DOCUMENT EXTRACT

- The counter at Aux Vivres
As the Canadian dollar gains ground against the greenback, budget-conscious Americans may want to say oui to dining out in Montréal. And, in a town that boasts 5000 restaurants, good values exist. Here are three of my favorites. Prices are in $CAD.
You’ll always have to wait in line at Romados, even if you call ahead. But waiting is half the fun at this family-run Portuguese rotisserie and bakery on the edge of Little Portugal. Loved by locals and frequented by families, Romados is casual, lively and suffused with sweet, smoky aromas. The draw is rotisserie chicken, cooked to order, which regulars proclaim is the best in Montréal.
My husband Ken and I arrive at 1 p.m. on a Sunday in March — but whether it’s lunch or dinner, the scene is the same. Two lines form in front of the stainless-steel grill, where whole chickens rotate above hardwood flames on racks half the size of a front door. The birds spit and sizzle, and the smell of marinade mingling with flame makes my mouth water.
The racks are tended by two dark-haired, white-aproned, middle-aged men who banter back and forth in Portuguese. A third man (they could be brothers) works the counter. With his back to the grill, he throws a comment over his shoulder. His native tongue sounds like a jumble of French, Spanish and Russian.
The line on the left, where folks have preordered, moves slightly faster than the one we’re in. Forty-five-minute waits are not unusual at peak meal times during the week. Takeout is popular with members of the Portuguese community, as well as people who work on nearby boulevard St-Denis.
The counter man greets me with an expectant look and fills my order — a half chicken, fries and salad — with a series of deft motions. He pulls a hot chicken from a pile on his right, quarters it with two blows of a large knife, tosses it in a waiting Styrofoam tray and looks up.
Nowhere is hot sauce mentioned on the menu hanging above the counter, which is written in French and Portuguese.
I nod, and he douses the chicken, tosses a mound of glistening fries beside it, closes the tray cover and sets the bulging container on the counter. I thank him and am about to move on when I remember my other request: “Avez-vous de la soupe?”

GIVEN RECORDS
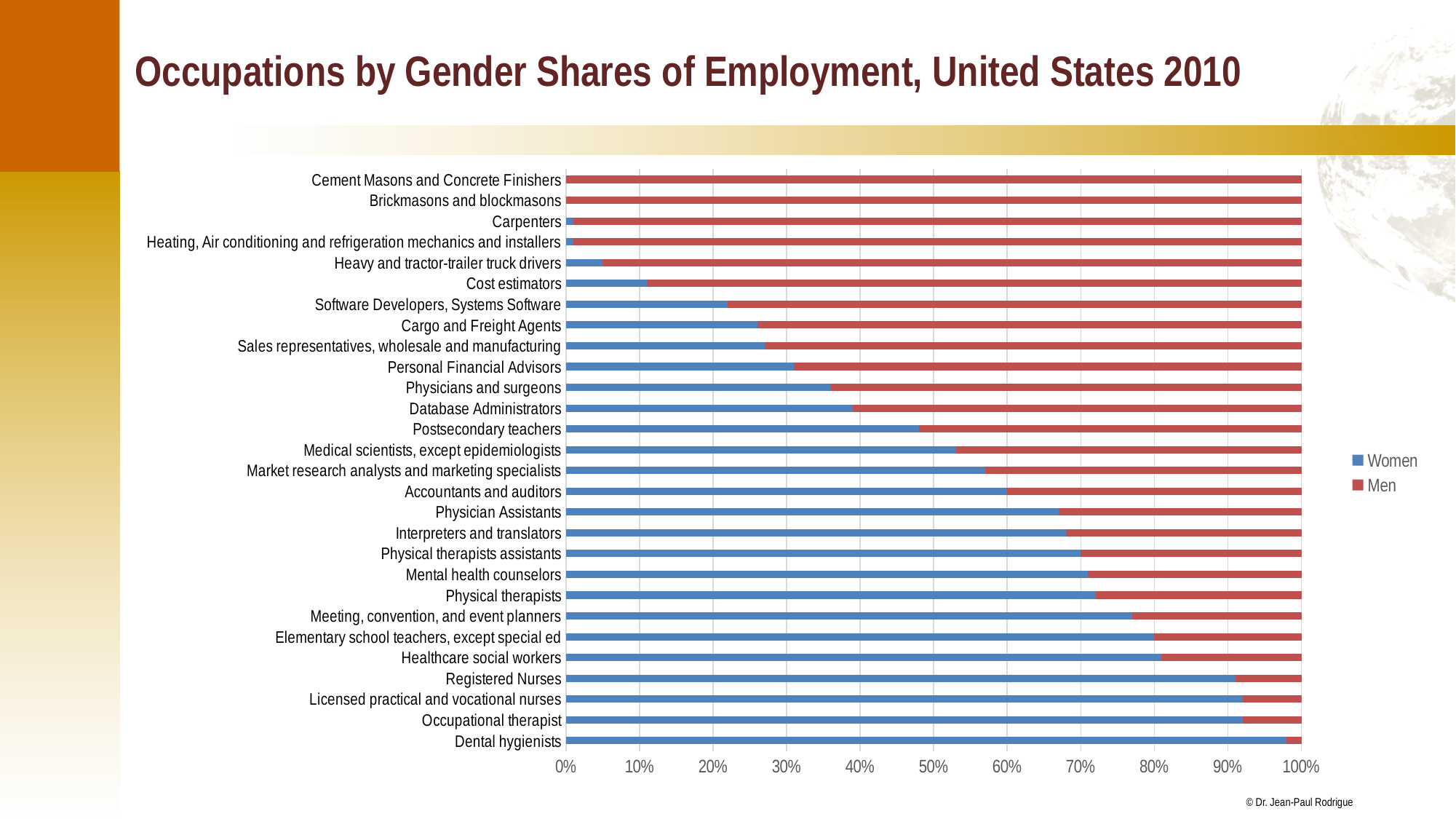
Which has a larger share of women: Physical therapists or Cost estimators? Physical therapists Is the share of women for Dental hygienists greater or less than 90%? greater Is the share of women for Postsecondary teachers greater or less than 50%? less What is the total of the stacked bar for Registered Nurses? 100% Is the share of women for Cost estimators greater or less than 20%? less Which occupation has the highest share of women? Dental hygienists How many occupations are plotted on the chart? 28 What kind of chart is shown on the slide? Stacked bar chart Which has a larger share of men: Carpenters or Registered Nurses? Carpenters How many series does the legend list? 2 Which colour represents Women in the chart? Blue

...

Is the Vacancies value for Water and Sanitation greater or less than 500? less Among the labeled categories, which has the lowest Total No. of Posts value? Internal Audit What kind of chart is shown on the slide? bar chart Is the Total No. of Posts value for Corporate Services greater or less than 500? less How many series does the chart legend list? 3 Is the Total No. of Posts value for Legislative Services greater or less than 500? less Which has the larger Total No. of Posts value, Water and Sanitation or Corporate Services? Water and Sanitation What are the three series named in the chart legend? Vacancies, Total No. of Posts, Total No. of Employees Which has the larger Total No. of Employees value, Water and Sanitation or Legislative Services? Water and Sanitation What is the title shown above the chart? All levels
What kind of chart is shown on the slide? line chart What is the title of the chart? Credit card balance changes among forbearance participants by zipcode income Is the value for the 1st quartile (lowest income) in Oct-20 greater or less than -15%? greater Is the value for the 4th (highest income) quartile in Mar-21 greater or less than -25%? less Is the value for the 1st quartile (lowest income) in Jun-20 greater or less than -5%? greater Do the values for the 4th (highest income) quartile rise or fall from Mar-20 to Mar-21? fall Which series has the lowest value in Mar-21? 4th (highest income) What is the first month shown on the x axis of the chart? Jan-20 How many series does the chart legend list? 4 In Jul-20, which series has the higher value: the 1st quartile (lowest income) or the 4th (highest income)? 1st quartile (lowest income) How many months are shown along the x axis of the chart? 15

INSTRUCTION A
Retype the passage of the Montréal dining piece, starting with "The racks are" and going on through "Spanish and Russian.".
INSTRUCTION B
Answer these questions from the Montréal dining piece:
(i) How many restaurants does Montréal boast?
(ii) What order does the counter man fill?
(iii) In which languages is the menu above the counter written?

YOUR SOLUTION A
The racks are tended by two dark-haired, white-aproned, middle-aged men who banter back and forth in Portuguese. A third man (they could be brothers) works the counter. With his back to the grill, he throws a comment over his shoulder. His native tongue sounds like a jumble of French, Spanish and Russian.

YOUR SOLUTION B
(i) 5000
(ii) A half chicken, fries and salad
(iii) French and Portuguese